The residential mortgage market is operating in a fundamentally different environment compared to just a few years ago. Origination volume has fallen sharply, from over $4 trillion in 2021 to $1.5 trillion in 2023, while housing supply remains tight and affordability challenges persist. In this environment, relying on strategies from the last cycle is unlikely to be enough.
For lenders and originators, success today means preparing for the long haul. Innovation, discipline, and strategic capital relationships are now central to navigating the market.
As conventional origination volume contracts, many originators are adapting by moving into non-QM, HELOCs, and various bridge products. These are no longer just niche solutions, but core components of many lending strategies. Non-QM, for example, now represents almost 8% of total mortgage activity, twice what it was just a few years ago.
Newer products such as home equity investment (HEI) and residential transition loans (RTL) are, for now, most often the focus of specialist lenders. These platforms are built to handle the specific origination, servicing, and risk requirements of these products, which differ considerably from more traditional agency or non-QM loans.
There is potential for these boundaries to shift. As certain specialty products gain scale and demonstrate economic viability, conventional originators may explore entry. Market history shows that once-niche segments can attract broader industry attention as they mature.
With expansion into new products comes additional complexity. Each segment has its own operational and capital demands. Originators that partner with capital providers lacking specific product expertise may experience delays, inefficiencies, and operational risk.
The distinction between a transactional lender and a true capital partner is seen in the details. Efficient management of warehouse lines, reliably responsive funding, and the ability to respond to market volatility all set the best partners apart.
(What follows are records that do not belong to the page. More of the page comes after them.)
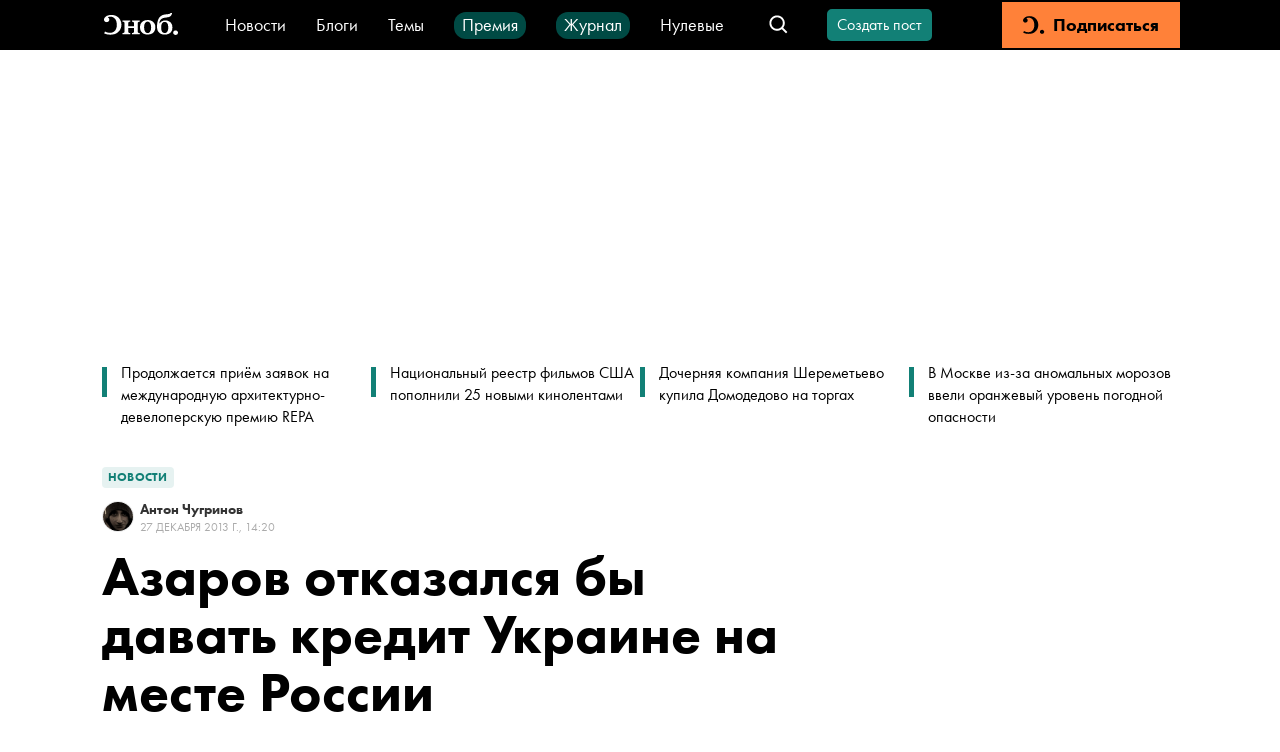

--- FILE ---
content_type: application/javascript; charset=UTF-8
request_url: https://snob.ru/_nuxt/cd4363b.js
body_size: 3228
content:
!function(e){function c(data){for(var c,d,n=data[0],o=data[1],l=data[2],i=0,h=[];i<n.length;i++)d=n[i],Object.prototype.hasOwnProperty.call(r,d)&&r[d]&&h.push(r[d][0]),r[d]=0;for(c in o)Object.prototype.hasOwnProperty.call(o,c)&&(e[c]=o[c]);for(v&&v(data);h.length;)h.shift()();return t.push.apply(t,l||[]),f()}function f(){for(var e,i=0;i<t.length;i++){for(var c=t[i],f=!0,d=1;d<c.length;d++){var o=c[d];0!==r[o]&&(f=!1)}f&&(t.splice(i--,1),e=n(n.s=c[0]))}return e}var d={},r={247:0},t=[];function n(c){if(d[c])return d[c].exports;var f=d[c]={i:c,l:!1,exports:{}};return e[c].call(f.exports,f,f.exports,n),f.l=!0,f.exports}n.e=function(e){var c=[],f=r[e];if(0!==f)if(f)c.push(f[2]);else{var d=new Promise((function(c,d){f=r[e]=[c,d]}));c.push(f[2]=d);var t,script=document.createElement("script");script.charset="utf-8",script.timeout=120,n.nc&&script.setAttribute("nonce",n.nc),script.src=function(e){return n.p+""+{0:"7677bc0",1:"a9ad63d",2:"d1fe326",3:"58d85e0",4:"500847c",5:"a218f42",6:"95f1584",7:"c3580b5",8:"9ea1eb5",9:"f160efc",10:"4093f6a",11:"c5a736c",12:"f18b2c7",13:"01b00c4",14:"0099211",15:"a5674e5",16:"af0ae00",17:"fb37080",18:"6b7a65e",19:"0b9f033",20:"eed2042",21:"77a76d8",22:"0dd3c4a",23:"4358faa",24:"93772c2",25:"414b484",26:"d1add5a",27:"0b1efa7",28:"4e7375c",29:"39d3d55",30:"68b5ada",31:"32ac256",34:"78a35c2",35:"f4ccba3",36:"79f752e",37:"8375976",38:"719ed04",39:"f55c0f4",40:"64923e3",41:"04b2a04",42:"50ffdd8",43:"fd01460",44:"c960870",45:"aa5941b",46:"f8e49bd",47:"e29393b",48:"d57d398",49:"a716dbc",50:"430396a",51:"21bb5c7",52:"ed3e9cc",53:"5ad21e0",54:"80ef52b",55:"3a0e60e",56:"99fba88",57:"32a4568",58:"6c0dbc2",59:"480677f",60:"fa8d285",61:"240b81e",62:"c27eb60",63:"58b1985",64:"666bf97",65:"891da49",66:"301f318",67:"7e2013a",68:"1d8937c",69:"549d4d9",70:"b32de2a",71:"3d4813a",72:"9c2879e",73:"e7f5089",74:"dbe1894",75:"1974c7d",76:"a879bd4",77:"b596504",78:"3ffdb6b",79:"1d2c445",80:"0645491",81:"ed8b57b",82:"dbec1e2",83:"7aa77ea",84:"8e854ab",85:"8765934",86:"51c6bde",87:"6ef4fed",88:"538ba9f",89:"7cd6b2a",90:"77793ba",91:"9d790c9",92:"4210696",93:"0f5b786",94:"5109d63",95:"9864f95",96:"6e4f18a",97:"c313bb8",98:"8c9a742",99:"50b27d3",100:"e7a34fe",101:"ce1435a",102:"eca0572",103:"bb7e883",104:"a291bf4",105:"1a31305",106:"bd485c3",107:"54646dd",108:"5f74b42",109:"1ff1afa",110:"624ebbd",111:"7781639",112:"004a88c",113:"8ab7cbb",114:"f8ae167",115:"4dddbee",116:"343a5c1",117:"3600447",118:"0bb1b02",119:"c0b67fa",120:"d640a82",121:"bf28abd",122:"a323150",123:"9712be3",124:"a018f96",125:"3f16f45",126:"f8cb61c",127:"1c6dbbc",128:"ce4e665",129:"9357dc2",130:"8f5d87b",131:"d82d508",132:"227f77c",133:"5c20061",134:"4e4b838",135:"439c4ab",136:"d20a94c",137:"6f78ae4",138:"035dd53",139:"c68a0c2",140:"afe7b2e",141:"820ab67",142:"45e0664",143:"e4308d4",144:"dafdf30",145:"600c23f",146:"1ce99de",147:"0daf989",148:"557cb65",149:"7bdbd27",150:"f0f9b18",151:"8eeb9e0",152:"5cc5873",153:"d08e11c",154:"e9e8bd8",155:"eb3bca5",156:"f3ecd0f",157:"a806ac6",158:"f8f3f34",159:"420dcd3",160:"8d6e0cd",161:"39ecb10",162:"730a6c4",163:"0c5a1aa",164:"cae079d",165:"f0c0e33",166:"c75f146",167:"bcc5e04",168:"4b7727c",169:"661040a",170:"86e347e",171:"256d562",172:"6dd4be2",173:"887dce8",174:"b925cb9",175:"2650be4",176:"b13bc0b",177:"a1af9f8",178:"0b8bfee",179:"92e8de4",180:"4885b38",181:"100c2c0",182:"6f5ae51",183:"aaaedd7",184:"151eca9",185:"3b78533",186:"e2d21a3",187:"2ceb52d",188:"e03aff4",189:"a1ff27c",190:"04c6de0",191:"28ac726",192:"6939c3a",193:"c3fe3f8",194:"f6d339e",195:"d5a789e",196:"17af475",197:"3867c9d",198:"61ec89f",199:"19a8b6e",200:"7ca5e3e",201:"f3c4a0a",202:"c5de418",203:"b4cd9ee",204:"b18e2a6",205:"03fd1c5",206:"b88bdf9",207:"5b8e644",208:"f29d099",209:"fbc589f",210:"3712fca",211:"2e23134",212:"1999697",213:"4be1f76",214:"8ffb99f",215:"4f200f6",216:"77f9f58",217:"38f83cb",218:"fa0327b",219:"b867488",220:"550bf11",221:"c43d79b",222:"5d6a7f6",223:"5d32b4c",224:"2a05512",225:"1e5adf7",226:"4f759d7",227:"ae3a0a0",228:"c72f1e8",229:"107d586",230:"5dd70b3",231:"10a13c1",232:"7d44d67",233:"162db8e",234:"9dd1698",235:"ae269b0",236:"00a78fd",237:"4ca7d8a",238:"e918e23",239:"5abc26e",240:"7b841f8",241:"f4c8a1c",242:"a804762",243:"b00d0a4",244:"b2ea2e9",245:"6658cd5",246:"f30b6dc",249:"84d1416",250:"1dd8a57",251:"498ab1d",252:"9234a01",253:"efeb00a",254:"d0cda0e",255:"d4e7eb1",256:"fb0e274",257:"c0e14ee",258:"40fe21c",259:"f160f3a",260:"e395cf9",261:"121ba6a",262:"c78de3b",263:"97aa013",264:"53f3c51",265:"02ba144",266:"7c5ed3e",267:"9f072ef",268:"c1616bf",269:"a77cdbc",270:"a4c0107",271:"6622295",272:"bdc072c",273:"2619211",274:"b06021a",275:"5318db0",276:"b7a7e2b",277:"999c5fb",278:"651837a",279:"4c46169",280:"a483e0d",281:"ac01eaa",282:"91d97be",283:"ad4b9c2",284:"ab50633",285:"339f001"}[e]+".js"}(e);var o=new Error;t=function(c){script.onerror=script.onload=null,clearTimeout(l);var f=r[e];if(0!==f){if(f){var d=c&&("load"===c.type?"missing":c.type),t=c&&c.target&&c.target.src;o.message="Loading chunk "+e+" failed.\n("+d+": "+t+")",o.name="ChunkLoadError",o.type=d,o.request=t,f[1](o)}r[e]=void 0}};var l=setTimeout((function(){t({type:"timeout",target:script})}),12e4);script.onerror=script.onload=t,document.head.appendChild(script)}return Promise.all(c)},n.m=e,n.c=d,n.d=function(e,c,f){n.o(e,c)||Object.defineProperty(e,c,{enumerable:!0,get:f})},n.r=function(e){"undefined"!=typeof Symbol&&Symbol.toStringTag&&Object.defineProperty(e,Symbol.toStringTag,{value:"Module"}),Object.defineProperty(e,"__esModule",{value:!0})},n.t=function(e,c){if(1&c&&(e=n(e)),8&c)return e;if(4&c&&"object"==typeof e&&e&&e.__esModule)return e;var f=Object.create(null);if(n.r(f),Object.defineProperty(f,"default",{enumerable:!0,value:e}),2&c&&"string"!=typeof e)for(var d in e)n.d(f,d,function(c){return e[c]}.bind(null,d));return f},n.n=function(e){var c=e&&e.__esModule?function(){return e.default}:function(){return e};return n.d(c,"a",c),c},n.o=function(object,e){return Object.prototype.hasOwnProperty.call(object,e)},n.p="/_nuxt/",n.oe=function(e){throw console.error(e),e};var o=window.webpackJsonp=window.webpackJsonp||[],l=o.push.bind(o);o.push=c,o=o.slice();for(var i=0;i<o.length;i++)c(o[i]);var v=l;f()}([]);
//# sourceMappingURL=cd4363b.js.map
Sector experience in residential credit matters, especially during periods of uncertainty. The pandemic provided a real-world test: some capital providers were able to maintain funding continuity and adapt quickly to changes in risk, while others reduced exposure or paused activity. That resilience is typically a product of experience and robust infrastructure, rather than chance.
When evaluating capital partners, it’s prudent to look beyond headline pricing and advance rates. Attributes like transparency, speed, consistent communication, and proactive problem-solving are often decisive in navigating unpredictable markets.
Periods of market stress highlight the value of sound judgment and operational agility. During the peak of COVID-19, more than 8% of mortgages went into forbearance, a scenario that would have seemed highly unlikely just months earlier. In those moments, the most valuable capital partners were those that combined balance sheet strength with informed, transparent decision-making.
Regular sharing of market insights, proactive risk management, and alignment of interests can help originators and capital providers work through challenges together. When every day counts, these qualities are more important than ever.
Today’s market rewards action and adaptability. Success is driven by those who are willing to evolve, broaden their strategies, and work with capital providers who bring not just resources but relevant expertise and a commitment to partnership. In an unpredictable environment, it is these qualities that set the foundation for long-term performance.